Vitamin D has become a focal point in the medical and nutrition industries. Unlike any other vitamin, vitamin D acts more like a hormone than a vitamin inside the body. It is involved in many physiological pathways and has been linked to the prevention of multiple chronic diseases, including osteoporosis and breast cancer.
In 2009, research began to investigate the correlation between weight gain and vitamin D deficiency. At that time, scientists found a connection, but remained uncertain if it was lack of vitamin D that caused the weight gain or excess weight that caused a lack of vitamin D.
Today, researchers know that a vitamin D deficiency creates an interference with leptin, the hormone responsible for signaling the brain that you are full and need to discontinue eating. In modern society, many overweight individuals fail to spend an adequate amount of time outdoors, exposed to sunlight – the best source for pre-vitamin D. This, combined with overeating and a lack of physical activity, can lead to continued weight gain and obesity.
If you have been diagnosed with a vitamin D deficiency or are concerned that you may be deficient or become deficient, consider spending 15 minutes outdoors, in the sunlight without SPF or clothing covering the majority of your arms, neck and back (less time is necessary for fair-skinned individuals and more time may be necessary for darker-skinned individuals.) Please note that SPF reduces absorption of vitamin D by 90 percent, but a mere 15 minutes daily is all that is necessary for most individuals. Pre-vitamin D is absorbed by the skin from UV rays of sunlight. Once in the skin, vitamin D is transported and converted to the readily usable form – vitamin D3 – inside the liver. It is then transported for use throughout the body – nearly every tissue in the body has receptors for vitamin D.
Many experts and doctors recommend vitamin D supplements to remedy a deficiency, however no long-term studies have proven this to be effective. Vitamin D supplements – do not offer superior bioavailability of vitamin D. However, experts, who question the effectiveness of these supplements, agree that it “can’t hurt” to supplement. Some food manufacturers have begun treating certain types of mushrooms to provide vitamin D3, but even the bioavailability of vitamin D in these products is questionable.
Fatty fish, such as salmon or tuna contain vitamin D, but primarily vitamin D2 – the less bioavailable form. Dairy products, certain cereals and orange juice have been fortified with vitamin D2, but deficiency rates have remained high, making these products lacking effectiveness as a remedy for deficiency.
Areas of the country with little to no sunlight during many parts of the year should consider a diet that is rich in fatty fish and fortified foods, as well as supplements – being certain to choose supplements offering vitamin D3. For now, this plan offers the best solution to deficiency, although not as effective as routine exposure to natural sunlight.
If you are overweight or obese, moderate, routine sunlight exposure combined with a balanced diet and exercise may improve your weight loss success. Remember, vitamin D is a fat soluble vitamin – excess fat drives vitamin D to be stored throughout the numerous fat cells in the body, causing an inadvertent depletion of serum vitamin D throughout the body. In this case, weight loss and healthy weight management is necessary to maintain healthy levels of vitamin D.

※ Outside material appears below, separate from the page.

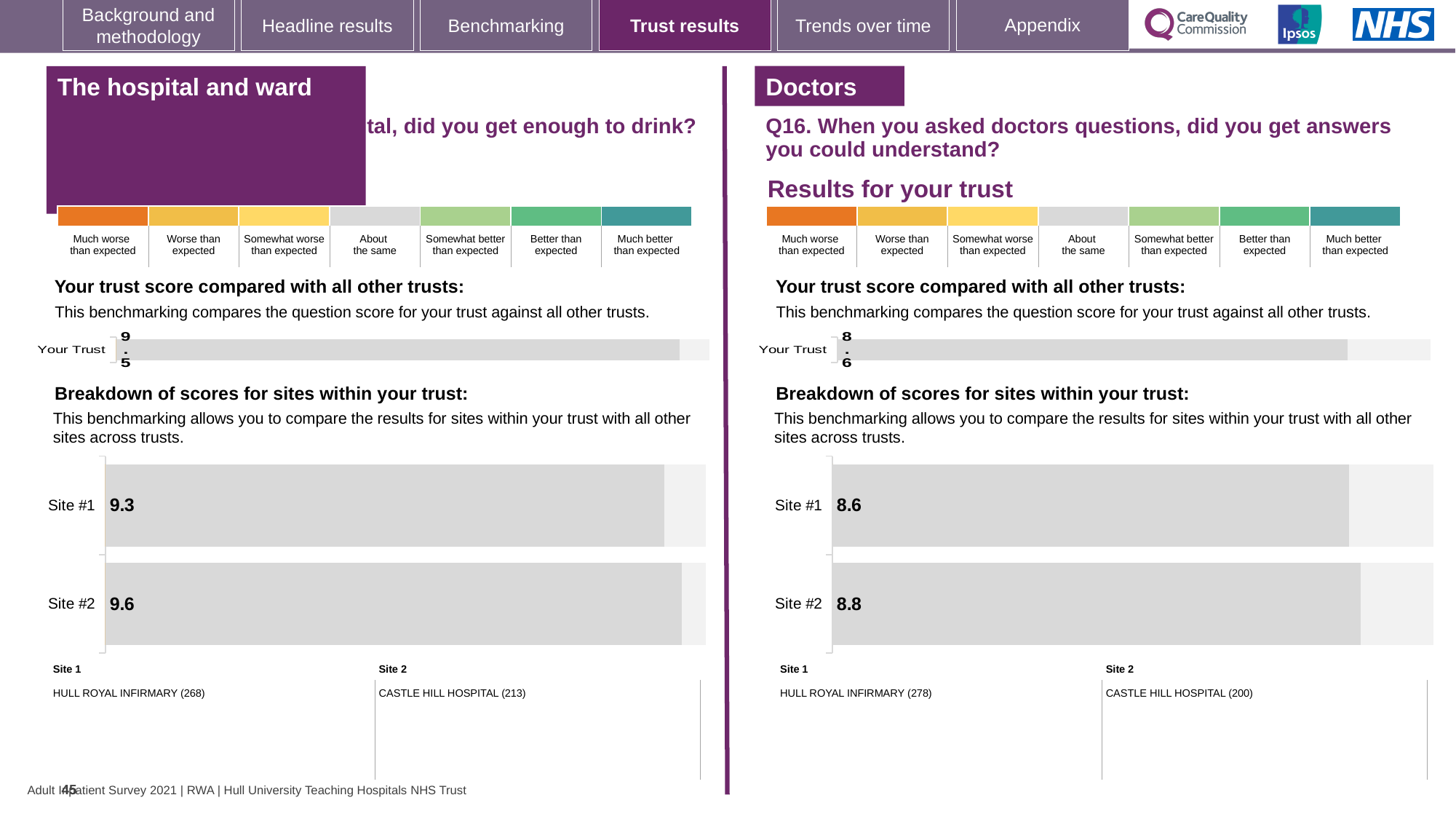
What type of chart is used for the Q16 site breakdown on the right? Bar chart In the Q16 'Breakdown of scores for sites within your trust' chart on the right, what is the score for Site #1? 8.6 In the left-hand 'Breakdown of scores for sites within your trust' chart, what is the score for Site #2? 9.6 In the left-hand 'Your trust score compared with all other trusts' chart, what is the score for Your Trust? 9.5 In the left-hand site breakdown chart, which site has the higher score? Site #2 In the left-hand site breakdown chart, what is the difference between the Site #2 and Site #1 scores? 0.3 How many sites are shown in the left-hand site breakdown chart? 2 In the Q16 'Your trust score compared with all other trusts' chart on the right, what is the score for Your Trust? 8.6 In the Q16 site breakdown chart on the right, what is the difference between the Site #2 and Site #1 scores? 0.2 In the Q16 'Breakdown of scores for sites within your trust' chart on the right, what is the score for Site #2? 8.8 In the Q16 site breakdown chart on the right, which site has the lower score? Site #1 In the left-hand 'Breakdown of scores for sites within your trust' chart, what is the score for Site #1? 9.3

Ask your doctor for a screening to detect vitamin D deficiency. Low levels are not only associated with weight gain, but colorectal cancer, high blood pressure, kidney disease and bone fractures. Early stages of a long-term study by the National Institutes of Health suggest adequate levels of vitamin D may be connected to prevention of heart disease, stroke and cancer in individuals with no prior history of such diseases.